=== Task instructions ===
When the line containing "Levně Fialové pánské tričko s logem GAP" appears in the entries below, begin printing there and stop after the line containing "17 Hollioake Drive, Lucas VIC 3350"; print each of those lines exactly and no other line.

=== Recorded information ===
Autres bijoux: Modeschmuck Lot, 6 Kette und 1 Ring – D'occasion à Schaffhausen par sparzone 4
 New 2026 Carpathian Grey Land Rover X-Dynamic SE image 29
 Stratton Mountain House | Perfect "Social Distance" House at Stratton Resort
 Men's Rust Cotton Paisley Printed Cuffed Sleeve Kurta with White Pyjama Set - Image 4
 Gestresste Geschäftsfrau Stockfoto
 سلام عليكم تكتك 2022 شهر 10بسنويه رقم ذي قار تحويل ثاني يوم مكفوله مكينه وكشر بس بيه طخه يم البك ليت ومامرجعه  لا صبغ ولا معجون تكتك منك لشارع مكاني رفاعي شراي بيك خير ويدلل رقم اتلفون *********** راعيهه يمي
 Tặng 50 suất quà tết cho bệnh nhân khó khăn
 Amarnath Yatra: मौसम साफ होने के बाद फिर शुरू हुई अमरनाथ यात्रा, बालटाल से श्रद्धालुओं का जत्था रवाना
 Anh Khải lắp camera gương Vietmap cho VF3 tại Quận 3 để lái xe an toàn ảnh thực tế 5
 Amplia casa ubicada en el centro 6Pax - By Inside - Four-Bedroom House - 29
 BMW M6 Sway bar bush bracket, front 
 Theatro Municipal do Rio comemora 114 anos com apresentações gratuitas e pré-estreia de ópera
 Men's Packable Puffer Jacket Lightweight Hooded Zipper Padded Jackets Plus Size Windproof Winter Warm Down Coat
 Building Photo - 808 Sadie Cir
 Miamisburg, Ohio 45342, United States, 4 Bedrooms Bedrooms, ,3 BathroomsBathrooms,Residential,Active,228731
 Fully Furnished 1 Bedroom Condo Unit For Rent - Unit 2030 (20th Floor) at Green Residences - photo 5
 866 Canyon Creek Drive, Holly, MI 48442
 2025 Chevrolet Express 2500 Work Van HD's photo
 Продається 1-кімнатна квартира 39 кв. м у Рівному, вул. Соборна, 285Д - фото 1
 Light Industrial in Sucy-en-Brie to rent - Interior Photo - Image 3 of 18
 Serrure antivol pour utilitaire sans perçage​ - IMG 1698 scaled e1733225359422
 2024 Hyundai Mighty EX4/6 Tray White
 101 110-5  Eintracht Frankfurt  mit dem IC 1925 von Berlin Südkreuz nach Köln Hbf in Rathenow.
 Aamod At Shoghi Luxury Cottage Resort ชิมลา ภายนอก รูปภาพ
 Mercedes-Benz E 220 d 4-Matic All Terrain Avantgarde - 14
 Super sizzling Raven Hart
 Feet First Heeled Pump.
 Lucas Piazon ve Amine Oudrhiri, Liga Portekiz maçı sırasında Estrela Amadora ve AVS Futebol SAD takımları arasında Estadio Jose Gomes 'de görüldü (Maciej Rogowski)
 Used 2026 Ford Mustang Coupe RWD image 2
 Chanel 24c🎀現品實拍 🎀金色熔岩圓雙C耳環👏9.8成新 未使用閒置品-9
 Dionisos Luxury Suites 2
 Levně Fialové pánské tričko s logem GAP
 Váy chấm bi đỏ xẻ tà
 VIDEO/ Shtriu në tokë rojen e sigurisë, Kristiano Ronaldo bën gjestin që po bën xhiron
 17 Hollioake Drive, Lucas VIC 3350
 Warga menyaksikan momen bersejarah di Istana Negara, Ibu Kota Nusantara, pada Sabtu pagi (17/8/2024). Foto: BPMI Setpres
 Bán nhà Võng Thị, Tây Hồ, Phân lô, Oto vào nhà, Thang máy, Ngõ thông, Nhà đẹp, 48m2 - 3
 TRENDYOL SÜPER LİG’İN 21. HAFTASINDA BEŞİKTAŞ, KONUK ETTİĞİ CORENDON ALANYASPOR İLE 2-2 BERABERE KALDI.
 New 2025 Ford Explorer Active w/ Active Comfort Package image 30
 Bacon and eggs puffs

=== Output ===
 Levně Fialové pánské tričko s logem GAP
 Váy chấm bi đỏ xẻ tà
 VIDEO/ Shtriu në tokë rojen e sigurisë, Kristiano Ronaldo bën gjestin që po bën xhiron
 17 Hollioake Drive, Lucas VIC 3350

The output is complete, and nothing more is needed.